- GIVEN TASK: Retype every one of the following lines word for word, without changing any coordinates or wording. Omit the pictures from your copy.
==== TASK INPUTS ====
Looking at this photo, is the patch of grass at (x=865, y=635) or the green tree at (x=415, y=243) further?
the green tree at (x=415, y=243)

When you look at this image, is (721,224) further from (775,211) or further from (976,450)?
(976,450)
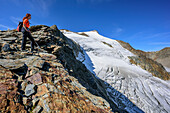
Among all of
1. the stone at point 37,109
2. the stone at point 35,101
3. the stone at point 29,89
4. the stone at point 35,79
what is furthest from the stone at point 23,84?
the stone at point 37,109

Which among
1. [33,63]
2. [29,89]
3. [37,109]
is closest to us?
[37,109]

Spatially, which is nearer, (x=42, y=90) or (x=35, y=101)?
(x=35, y=101)

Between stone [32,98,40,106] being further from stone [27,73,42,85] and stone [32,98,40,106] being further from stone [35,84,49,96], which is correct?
stone [27,73,42,85]

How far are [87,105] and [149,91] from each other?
15507 millimetres

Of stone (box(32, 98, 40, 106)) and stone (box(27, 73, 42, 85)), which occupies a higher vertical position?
stone (box(27, 73, 42, 85))

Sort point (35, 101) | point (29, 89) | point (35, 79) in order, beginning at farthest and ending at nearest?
point (35, 79)
point (29, 89)
point (35, 101)

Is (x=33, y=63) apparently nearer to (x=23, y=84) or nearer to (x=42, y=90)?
(x=23, y=84)

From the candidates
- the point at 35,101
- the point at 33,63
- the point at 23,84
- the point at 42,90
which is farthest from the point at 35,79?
the point at 33,63

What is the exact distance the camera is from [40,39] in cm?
862

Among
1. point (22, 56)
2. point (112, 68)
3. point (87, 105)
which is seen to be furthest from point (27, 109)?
point (112, 68)

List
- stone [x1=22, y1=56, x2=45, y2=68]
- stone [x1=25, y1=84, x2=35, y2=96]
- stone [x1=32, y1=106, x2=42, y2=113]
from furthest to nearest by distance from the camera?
1. stone [x1=22, y1=56, x2=45, y2=68]
2. stone [x1=25, y1=84, x2=35, y2=96]
3. stone [x1=32, y1=106, x2=42, y2=113]

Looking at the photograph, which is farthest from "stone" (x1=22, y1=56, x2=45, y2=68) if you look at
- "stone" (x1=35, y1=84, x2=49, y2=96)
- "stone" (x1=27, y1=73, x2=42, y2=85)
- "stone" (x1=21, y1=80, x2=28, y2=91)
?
"stone" (x1=35, y1=84, x2=49, y2=96)

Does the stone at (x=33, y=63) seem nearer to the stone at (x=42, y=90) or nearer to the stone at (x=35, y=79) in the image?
the stone at (x=35, y=79)

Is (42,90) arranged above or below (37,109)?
above
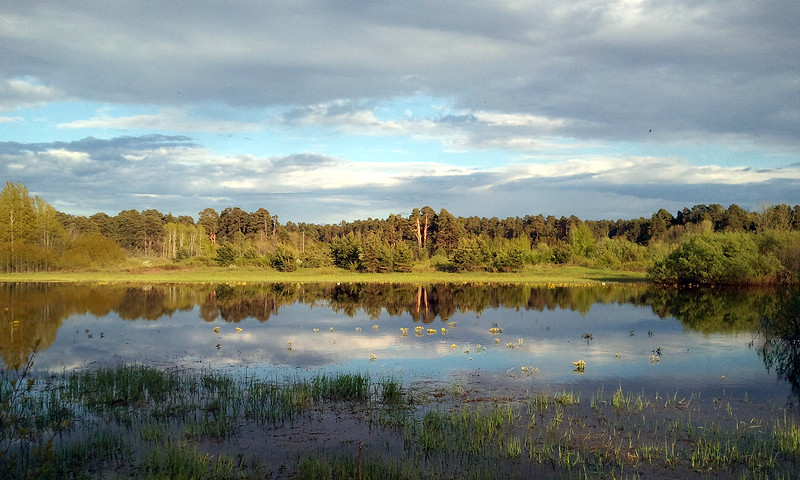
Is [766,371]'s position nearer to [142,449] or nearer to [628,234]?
[142,449]

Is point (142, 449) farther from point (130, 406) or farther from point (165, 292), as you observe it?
point (165, 292)

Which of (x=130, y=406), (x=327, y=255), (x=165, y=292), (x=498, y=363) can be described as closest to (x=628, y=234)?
(x=327, y=255)

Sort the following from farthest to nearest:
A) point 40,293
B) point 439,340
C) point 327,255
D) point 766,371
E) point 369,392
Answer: point 327,255
point 40,293
point 439,340
point 766,371
point 369,392

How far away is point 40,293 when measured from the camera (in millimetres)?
35438

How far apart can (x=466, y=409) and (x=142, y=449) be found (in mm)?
5892

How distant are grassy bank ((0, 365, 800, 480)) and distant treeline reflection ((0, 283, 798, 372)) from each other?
6.95 metres

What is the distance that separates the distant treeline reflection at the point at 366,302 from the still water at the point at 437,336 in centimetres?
12

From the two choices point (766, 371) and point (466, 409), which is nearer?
point (466, 409)

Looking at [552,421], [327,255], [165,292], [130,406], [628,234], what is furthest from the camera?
====
- FULL OUTPUT:
Looking at this photo, is the patch of grass at (x=865, y=635) or the green tree at (x=415, y=243) further?
the green tree at (x=415, y=243)

When you look at this image, is (721,224) further from (775,211) or further from (976,450)?
(976,450)
Among all of
1. the stone at point 37,109
2. the stone at point 35,101
3. the stone at point 29,89
4. the stone at point 35,79
what is furthest from the stone at point 23,84?
the stone at point 37,109

Which among
1. [33,63]
2. [29,89]
3. [37,109]
is closest to us?
[37,109]

Spatially, which is nearer, (x=42, y=90) or (x=35, y=101)?
(x=35, y=101)

Between stone [32,98,40,106] being further from stone [27,73,42,85] and stone [32,98,40,106] being further from stone [35,84,49,96], which is correct?
stone [27,73,42,85]

How far are [87,105] and [149,91] from each other?
15507 millimetres

Of stone (box(32, 98, 40, 106)) and stone (box(27, 73, 42, 85)), which occupies a higher vertical position?
stone (box(27, 73, 42, 85))

Sort point (35, 101) | point (29, 89) | point (35, 79) in order, beginning at farthest and ending at nearest?
point (35, 79)
point (29, 89)
point (35, 101)

Is (x=33, y=63) apparently nearer to (x=23, y=84) or nearer to (x=42, y=90)?
(x=23, y=84)

From the candidates
- the point at 35,101
- the point at 33,63
- the point at 23,84
- the point at 42,90
which is farthest from the point at 35,79?
the point at 33,63

What is the exact distance the camera is from [40,39] in cm?
862

Among
1. point (22, 56)
2. point (112, 68)
3. point (87, 105)
which is seen to be furthest from point (27, 109)?
point (112, 68)

List
- stone [x1=22, y1=56, x2=45, y2=68]
- stone [x1=25, y1=84, x2=35, y2=96]
- stone [x1=32, y1=106, x2=42, y2=113]
from furthest to nearest by distance from the camera?
1. stone [x1=22, y1=56, x2=45, y2=68]
2. stone [x1=25, y1=84, x2=35, y2=96]
3. stone [x1=32, y1=106, x2=42, y2=113]

Looking at the photograph, which is farthest from "stone" (x1=22, y1=56, x2=45, y2=68) if you look at
- "stone" (x1=35, y1=84, x2=49, y2=96)
- "stone" (x1=27, y1=73, x2=42, y2=85)
- "stone" (x1=21, y1=80, x2=28, y2=91)
?
"stone" (x1=35, y1=84, x2=49, y2=96)

Does the stone at (x=33, y=63) seem nearer to the stone at (x=42, y=90) or nearer to the stone at (x=35, y=79) in the image?
the stone at (x=35, y=79)

Is (42,90) arranged above or below (37,109)?
above
Is [766,371]'s position nearer to [142,449] or nearer to [628,234]?
[142,449]

Is point (142, 449) farther from point (130, 406) or farther from point (165, 292), as you observe it?
point (165, 292)

Which of (x=130, y=406), (x=327, y=255), (x=165, y=292), (x=498, y=363) can be described as closest to (x=628, y=234)?
(x=327, y=255)

Sort the following from farthest to nearest:
A) point 40,293
B) point 439,340
C) point 327,255
D) point 766,371
E) point 369,392
Answer: point 327,255
point 40,293
point 439,340
point 766,371
point 369,392

How far away is point 40,293 when measured from the camera (in millimetres)?
35438

How far apart can (x=466, y=409) and (x=142, y=449) be found (in mm)?
5892

How distant are grassy bank ((0, 365, 800, 480)) and distant treeline reflection ((0, 283, 798, 372)) from each other?
6.95 metres

What is the distance that separates the distant treeline reflection at the point at 366,302 from the still water at the point at 437,336 in centimetres?
12

From the two choices point (766, 371) and point (466, 409), which is nearer?
point (466, 409)

Looking at [552,421], [327,255], [165,292], [130,406], [628,234], what is furthest from the camera?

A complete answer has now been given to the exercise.